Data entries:

=== Section Start ===

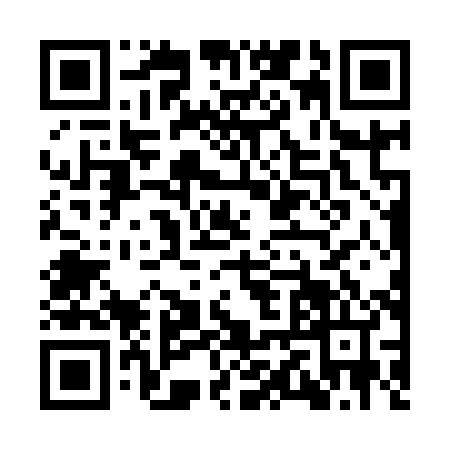 QR code for IRV9845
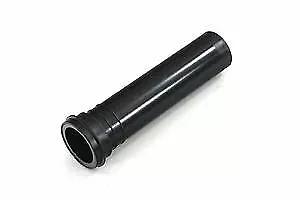 Handlebar Throttle Tube for Harley Davidson by V-Twin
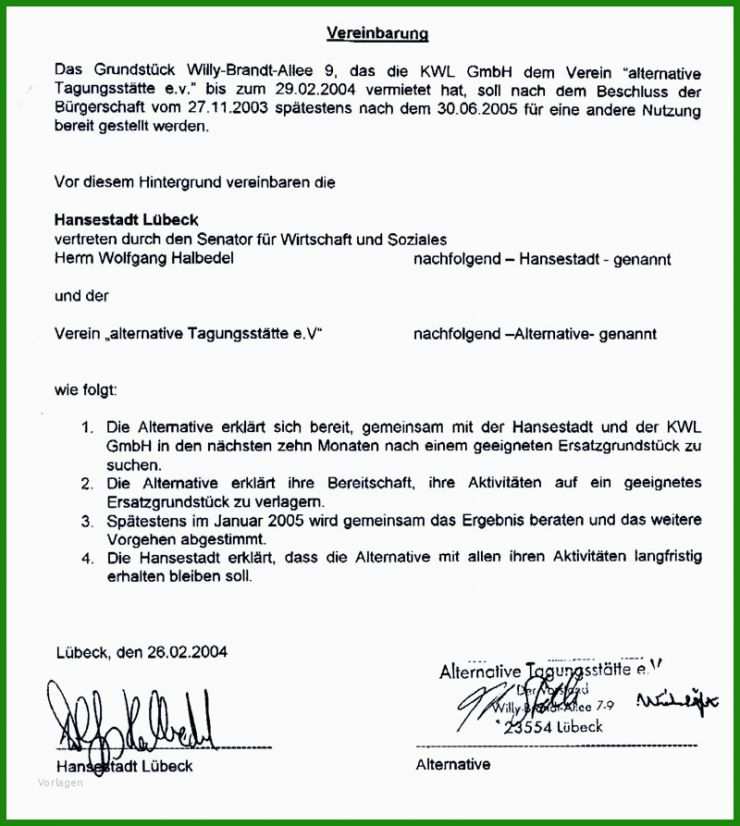 Mietvertrag Kündigen Vertreten Durch
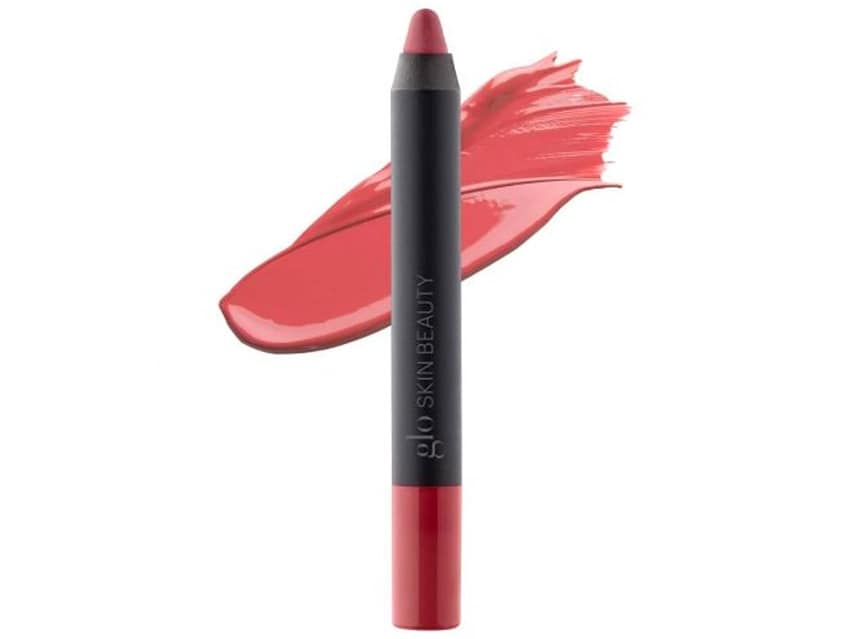 Glo Skin Beauty The Shine Icon Lip Duo
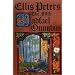 The Fifth Cadfael Omnibus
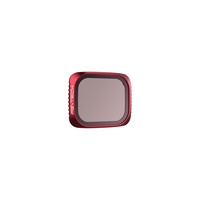 PGYTECH AIR 2S UV Filter - Professional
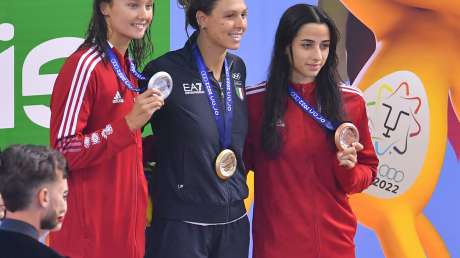 NUOTO 200m Misti D Sara FRANCESCHI foto Simone Ferraro SFA_7025 copia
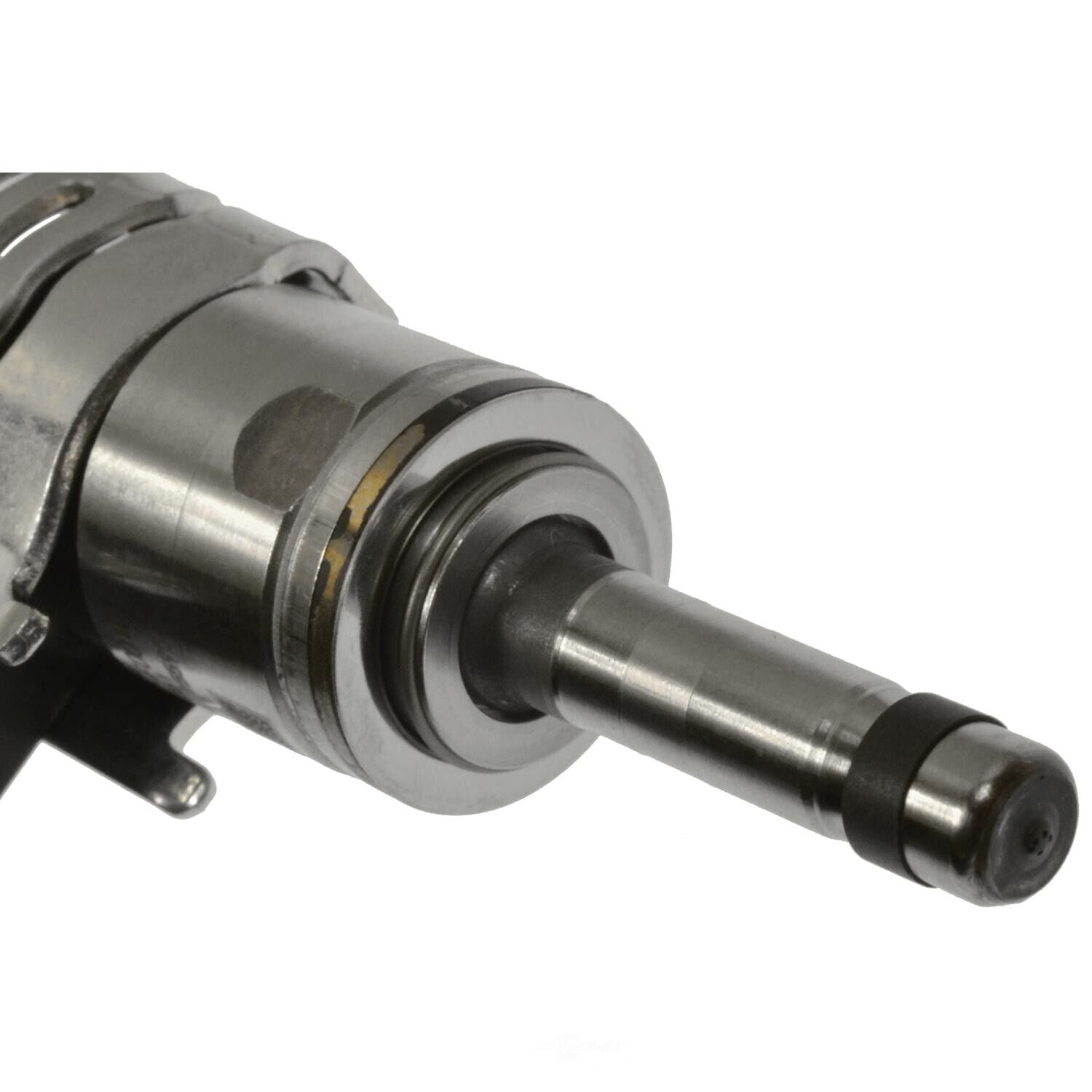 BWD 68002 Fuel Injector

=== Section End ===

### PROBLEM
Write out the records word for word. Pictures stay out.

### WRITTEN RESPONSE
 QR code for IRV9845
 Handlebar Throttle Tube for Harley Davidson by V-Twin
 Mietvertrag Kündigen Vertreten Durch
 Glo Skin Beauty The Shine Icon Lip Duo
 The Fifth Cadfael Omnibus
 PGYTECH AIR 2S UV Filter - Professional
 NUOTO 200m Misti D Sara FRANCESCHI foto Simone Ferraro SFA_7025 copia
 BWD 68002 Fuel Injector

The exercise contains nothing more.